Ce sont deux domaines à la fois intimement liés et bien différents à mes yeux. Je ressens la poésie comme un chant intérieur, avec ses rythmes et ses silences, et j’ai un rapport très sensoriel et sonore aux mots. Quant à la musique, elle est pour moi une forme de poésie, mais qui a son langage propre, lequel n’a nul besoin des mots. Par la mélodie, le timbre, le rythme, la musique a le pouvoir de nous toucher dans un en-deçà des mots, dans un espace originaire. C’est en cela qu’elle est poésie. C’est pourquoi nous pouvons être ému par un chant dont nous ne comprenons pas la langue, et bien sûr par la musique instrumentale. De ce fait, nombre de mises en musique de poèmes me laissent perplexe : l’expressivité musicale elle-même m’y semble trop souvent s’étioler pour permettre aux mots d’occuper le premier plan. L’ambitus vocal peut ainsi être réduit pour que le texte reste intelligible. J’aime au contraire les envolées mélodiques, quitte à ne pas comprendre toutes les paroles à l’écoute. De façon générale, je trouve que la musique perd de son envoûtement lorsque les mots captent trop l’attention. C’est l’une des raisons – outre la musicalité naturelle de l’accent tonique − pour lesquelles je préfère chanter en anglais ou en allemand, mes langues de travail de traductrice, ou même occasionnellement dans une langue que je ne parle pas.
Cela étant, j’ai découvert ces dernières années des artistes qui m’ont montré la voie d’une véritable « poésie musicale », avec des textes d’une grande force poétique accordés à une musique qui ne sacrifie en rien sa propre puissance d’évocation. C’est une conjonction à laquelle j’aspire, mais qui impliquerait que j’acquiers des compétences que je n’ai pas pour le moment en termes de composition instrumentale, d’arrangement ou encore de mixage.

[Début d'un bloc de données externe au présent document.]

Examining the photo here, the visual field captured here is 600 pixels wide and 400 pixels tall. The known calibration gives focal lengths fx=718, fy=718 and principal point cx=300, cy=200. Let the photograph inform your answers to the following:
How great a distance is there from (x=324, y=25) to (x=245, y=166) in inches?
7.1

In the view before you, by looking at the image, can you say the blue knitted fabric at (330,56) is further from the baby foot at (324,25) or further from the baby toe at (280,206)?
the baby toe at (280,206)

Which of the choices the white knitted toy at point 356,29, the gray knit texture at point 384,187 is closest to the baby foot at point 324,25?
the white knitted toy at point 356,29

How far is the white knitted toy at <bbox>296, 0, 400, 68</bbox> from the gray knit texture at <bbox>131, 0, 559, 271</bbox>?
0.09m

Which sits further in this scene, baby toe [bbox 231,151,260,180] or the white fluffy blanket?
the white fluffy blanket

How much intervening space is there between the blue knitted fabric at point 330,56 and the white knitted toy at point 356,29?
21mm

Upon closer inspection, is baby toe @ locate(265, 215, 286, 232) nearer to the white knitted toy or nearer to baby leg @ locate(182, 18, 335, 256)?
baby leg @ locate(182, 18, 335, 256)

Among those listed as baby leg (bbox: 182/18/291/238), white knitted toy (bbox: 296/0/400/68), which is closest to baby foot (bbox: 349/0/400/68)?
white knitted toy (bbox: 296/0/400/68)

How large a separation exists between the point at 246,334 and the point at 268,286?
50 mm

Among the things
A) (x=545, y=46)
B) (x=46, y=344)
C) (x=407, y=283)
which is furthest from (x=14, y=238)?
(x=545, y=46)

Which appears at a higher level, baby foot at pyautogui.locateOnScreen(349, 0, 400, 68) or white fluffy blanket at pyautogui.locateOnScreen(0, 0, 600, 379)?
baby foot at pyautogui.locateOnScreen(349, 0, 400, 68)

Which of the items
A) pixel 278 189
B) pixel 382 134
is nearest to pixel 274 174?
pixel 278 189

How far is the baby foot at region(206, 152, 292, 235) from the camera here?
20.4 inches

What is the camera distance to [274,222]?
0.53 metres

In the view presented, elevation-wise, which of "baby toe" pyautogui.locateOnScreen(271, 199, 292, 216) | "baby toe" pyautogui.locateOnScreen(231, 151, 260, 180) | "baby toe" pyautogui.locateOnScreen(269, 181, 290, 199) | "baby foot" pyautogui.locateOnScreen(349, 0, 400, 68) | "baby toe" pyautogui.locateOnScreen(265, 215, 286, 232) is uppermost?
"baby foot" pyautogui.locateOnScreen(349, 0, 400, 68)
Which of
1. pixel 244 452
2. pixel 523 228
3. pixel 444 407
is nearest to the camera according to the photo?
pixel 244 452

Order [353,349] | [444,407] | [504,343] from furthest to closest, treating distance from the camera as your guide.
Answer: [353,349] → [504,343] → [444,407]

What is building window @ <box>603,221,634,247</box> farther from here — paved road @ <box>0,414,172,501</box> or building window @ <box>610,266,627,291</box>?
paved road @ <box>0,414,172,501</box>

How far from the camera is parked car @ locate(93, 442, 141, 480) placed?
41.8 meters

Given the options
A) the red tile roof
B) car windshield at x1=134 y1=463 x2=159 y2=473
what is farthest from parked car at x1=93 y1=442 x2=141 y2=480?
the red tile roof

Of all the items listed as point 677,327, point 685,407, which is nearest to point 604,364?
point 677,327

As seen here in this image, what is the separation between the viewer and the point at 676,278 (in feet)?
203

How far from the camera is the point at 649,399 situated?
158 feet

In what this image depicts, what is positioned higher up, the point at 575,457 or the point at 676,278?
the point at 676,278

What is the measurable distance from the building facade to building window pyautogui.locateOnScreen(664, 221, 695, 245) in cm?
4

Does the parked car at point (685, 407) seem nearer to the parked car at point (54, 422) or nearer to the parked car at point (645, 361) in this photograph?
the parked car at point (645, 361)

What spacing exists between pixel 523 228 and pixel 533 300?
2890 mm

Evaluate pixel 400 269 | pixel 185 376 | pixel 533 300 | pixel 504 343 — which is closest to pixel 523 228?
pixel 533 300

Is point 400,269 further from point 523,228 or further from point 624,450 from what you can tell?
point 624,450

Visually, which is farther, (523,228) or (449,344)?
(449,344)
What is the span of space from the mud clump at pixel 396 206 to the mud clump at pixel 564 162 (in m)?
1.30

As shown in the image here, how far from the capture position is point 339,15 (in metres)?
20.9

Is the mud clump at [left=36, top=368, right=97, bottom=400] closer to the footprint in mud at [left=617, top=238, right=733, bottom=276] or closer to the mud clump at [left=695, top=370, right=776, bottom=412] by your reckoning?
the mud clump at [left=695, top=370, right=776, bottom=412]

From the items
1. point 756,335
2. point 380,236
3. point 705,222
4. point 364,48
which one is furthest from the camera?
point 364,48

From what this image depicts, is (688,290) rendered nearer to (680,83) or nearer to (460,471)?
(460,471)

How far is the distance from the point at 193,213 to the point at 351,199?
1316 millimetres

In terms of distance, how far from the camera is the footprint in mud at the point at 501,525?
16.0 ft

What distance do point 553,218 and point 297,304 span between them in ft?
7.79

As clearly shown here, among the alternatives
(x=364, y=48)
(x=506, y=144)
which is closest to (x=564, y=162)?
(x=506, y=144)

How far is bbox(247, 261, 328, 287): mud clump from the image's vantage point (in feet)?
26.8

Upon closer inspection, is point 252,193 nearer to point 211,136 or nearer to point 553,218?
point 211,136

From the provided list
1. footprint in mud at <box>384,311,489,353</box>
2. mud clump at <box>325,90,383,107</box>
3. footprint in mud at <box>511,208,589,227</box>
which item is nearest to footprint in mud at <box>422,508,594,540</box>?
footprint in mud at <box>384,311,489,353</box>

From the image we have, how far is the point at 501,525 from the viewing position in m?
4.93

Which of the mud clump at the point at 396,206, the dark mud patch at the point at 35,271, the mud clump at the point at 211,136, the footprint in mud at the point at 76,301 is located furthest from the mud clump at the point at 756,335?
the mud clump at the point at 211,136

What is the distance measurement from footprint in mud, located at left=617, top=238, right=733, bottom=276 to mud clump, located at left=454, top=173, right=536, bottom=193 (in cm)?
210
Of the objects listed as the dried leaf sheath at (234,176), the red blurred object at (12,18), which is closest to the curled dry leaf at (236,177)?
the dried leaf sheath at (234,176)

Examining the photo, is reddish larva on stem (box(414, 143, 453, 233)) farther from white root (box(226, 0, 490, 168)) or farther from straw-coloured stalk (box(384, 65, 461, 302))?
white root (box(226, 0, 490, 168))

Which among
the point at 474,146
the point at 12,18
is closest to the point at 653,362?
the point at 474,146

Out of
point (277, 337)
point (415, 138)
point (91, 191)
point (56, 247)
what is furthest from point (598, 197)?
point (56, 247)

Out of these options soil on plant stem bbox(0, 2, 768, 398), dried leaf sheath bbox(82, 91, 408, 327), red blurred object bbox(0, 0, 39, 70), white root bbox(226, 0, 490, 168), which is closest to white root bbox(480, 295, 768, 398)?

Vos sources d’inspiration, auteurs, musiciens cela nous permettra de vous connaître davantage.
En littérature, ma sensibilité a été grandement façonnée par les romanciers américains comme Steinbeck et Faulkner. Parmi les poètes, Georg Trakl, mentionné plus haut, reste pour moi indépassable. Je pense que ses vers m’accompagneront jusqu’à mon dernier souffle. Schéhadé est aussi une voix qui m’a intimement touchée. Plus proche de nous, je citerais notamment Philippe Jacottet, Jean-Yves Masson, Philippe Delaveau, Lydia Padellec, et mes condisciples du « Lieu improbable », en particulier Alena Meas et Anne-Cécile Causse. L’art poétique japonais et chinois est une autre source. Concernant les musiciens, l’énumération serait trop longue, je me contente donc de nommer les découvertes que j’évoquais plus haut : Emily Jane White, Agnes Obel et Marissa Nadler. Trois artistes qui mêlent mélancolie, étrangeté et onirisme, et parviennent à faire sonner des mots denses sans affadir leur musique.
Au-delà de tout ça, il y a la vie, et en particulier ma vie de mère. L’enfant est un maître pour ce qui est d’habiter le monde en poète.
Et enfin, ce petit « jeu » si vous deviez définir la poésie en 3 mots quels seraient-ils ?
Exercice difficile, je me risque à cette réponse provisoire : vérité – recueillement – mystère
Fascinée depuis toujours par les visages contrastés de l’humain, Anne-Emmanuelle Fournier a étudié l’anthropologie puis la traduction, et travaille aujourd’hui principalement comme traductrice et interprète. Entre recueillement devant l’ici-bas et conscience parfois térébrante du mystère, son écriture cherche à allier le dépouillement de la poésie orientale à l’onirisme et à l’étrange. Elle a notamment publié Enfance de la lumière aux éditions Encres vives (2015) et La Part d’errance aux éditions Unicité (2021), ainsi que des poèmes dans plusieurs revues (Les Carnets d’Eucharis, À Verse, Recours au poème, Internazionale, Verso, Mange-Monde, Comme en poésie, Florilège…). La musique tient en outre une place essentielle dans sa vie. Elle est chanteuse, mélodiste et parolière dans le groupe Unseelie et s’accompagne à la harpe dans un projet musical personnel.